Input
______________________________

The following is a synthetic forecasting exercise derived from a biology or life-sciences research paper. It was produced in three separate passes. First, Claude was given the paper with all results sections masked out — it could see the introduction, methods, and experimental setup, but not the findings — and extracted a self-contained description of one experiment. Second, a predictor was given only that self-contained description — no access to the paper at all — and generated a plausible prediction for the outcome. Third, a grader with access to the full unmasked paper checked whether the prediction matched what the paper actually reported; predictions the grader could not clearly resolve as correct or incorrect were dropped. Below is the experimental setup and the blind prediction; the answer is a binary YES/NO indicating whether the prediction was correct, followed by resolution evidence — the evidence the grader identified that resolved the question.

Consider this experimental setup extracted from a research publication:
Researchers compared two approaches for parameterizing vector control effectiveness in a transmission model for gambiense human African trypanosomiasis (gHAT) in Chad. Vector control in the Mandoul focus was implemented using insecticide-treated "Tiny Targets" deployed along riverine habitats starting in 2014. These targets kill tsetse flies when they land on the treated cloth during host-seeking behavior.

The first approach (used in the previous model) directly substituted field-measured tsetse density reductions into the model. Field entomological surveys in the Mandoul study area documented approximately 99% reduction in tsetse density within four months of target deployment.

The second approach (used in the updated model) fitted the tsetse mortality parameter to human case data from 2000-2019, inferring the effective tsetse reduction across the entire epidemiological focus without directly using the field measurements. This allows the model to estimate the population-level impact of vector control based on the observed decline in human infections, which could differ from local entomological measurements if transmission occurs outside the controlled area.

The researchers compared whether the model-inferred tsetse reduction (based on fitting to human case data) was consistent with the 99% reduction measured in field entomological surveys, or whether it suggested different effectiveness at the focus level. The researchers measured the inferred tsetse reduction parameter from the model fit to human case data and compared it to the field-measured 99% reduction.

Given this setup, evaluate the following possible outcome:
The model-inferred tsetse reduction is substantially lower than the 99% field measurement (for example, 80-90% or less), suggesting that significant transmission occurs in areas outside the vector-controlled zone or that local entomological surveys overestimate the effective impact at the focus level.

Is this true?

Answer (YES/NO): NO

______________________________

Work to complete
Go through the listing and print each line exactly as it appears.

Task output
The following is a synthetic forecasting exercise derived from a biology or life-sciences research paper. It was produced in three separate passes. First, Claude was given the paper with all results sections masked out — it could see the introduction, methods, and experimental setup, but not the findings — and extracted a self-contained description of one experiment. Second, a predictor was given only that self-contained description — no access to the paper at all — and generated a plausible prediction for the outcome. Third, a grader with access to the full unmasked paper checked whether the prediction matched what the paper actually reported; predictions the grader could not clearly resolve as correct or incorrect were dropped. Below is the experimental setup and the blind prediction; the answer is a binary YES/NO indicating whether the prediction was correct, followed by resolution evidence — the evidence the grader identified that resolved the question.

Consider this experimental setup extracted from a research publication:
Researchers compared two approaches for parameterizing vector control effectiveness in a transmission model for gambiense human African trypanosomiasis (gHAT) in Chad. Vector control in the Mandoul focus was implemented using insecticide-treated "Tiny Targets" deployed along riverine habitats starting in 2014. These targets kill tsetse flies when they land on the treated cloth during host-seeking behavior.

The first approach (used in the previous model) directly substituted field-measured tsetse density reductions into the model. Field entomological surveys in the Mandoul study area documented approximately 99% reduction in tsetse density within four months of target deployment.

The second approach (used in the updated model) fitted the tsetse mortality parameter to human case data from 2000-2019, inferring the effective tsetse reduction across the entire epidemiological focus without directly using the field measurements. This allows the model to estimate the population-level impact of vector control based on the observed decline in human infections, which could differ from local entomological measurements if transmission occurs outside the controlled area.

The researchers compared whether the model-inferred tsetse reduction (based on fitting to human case data) was consistent with the 99% reduction measured in field entomological surveys, or whether it suggested different effectiveness at the focus level. The researchers measured the inferred tsetse reduction parameter from the model fit to human case data and compared it to the field-measured 99% reduction.

Given this setup, evaluate the following possible outcome:
The model-inferred tsetse reduction is substantially lower than the 99% field measurement (for example, 80-90% or less), suggesting that significant transmission occurs in areas outside the vector-controlled zone or that local entomological surveys overestimate the effective impact at the focus level.

Is this true?

Answer (YES/NO): NO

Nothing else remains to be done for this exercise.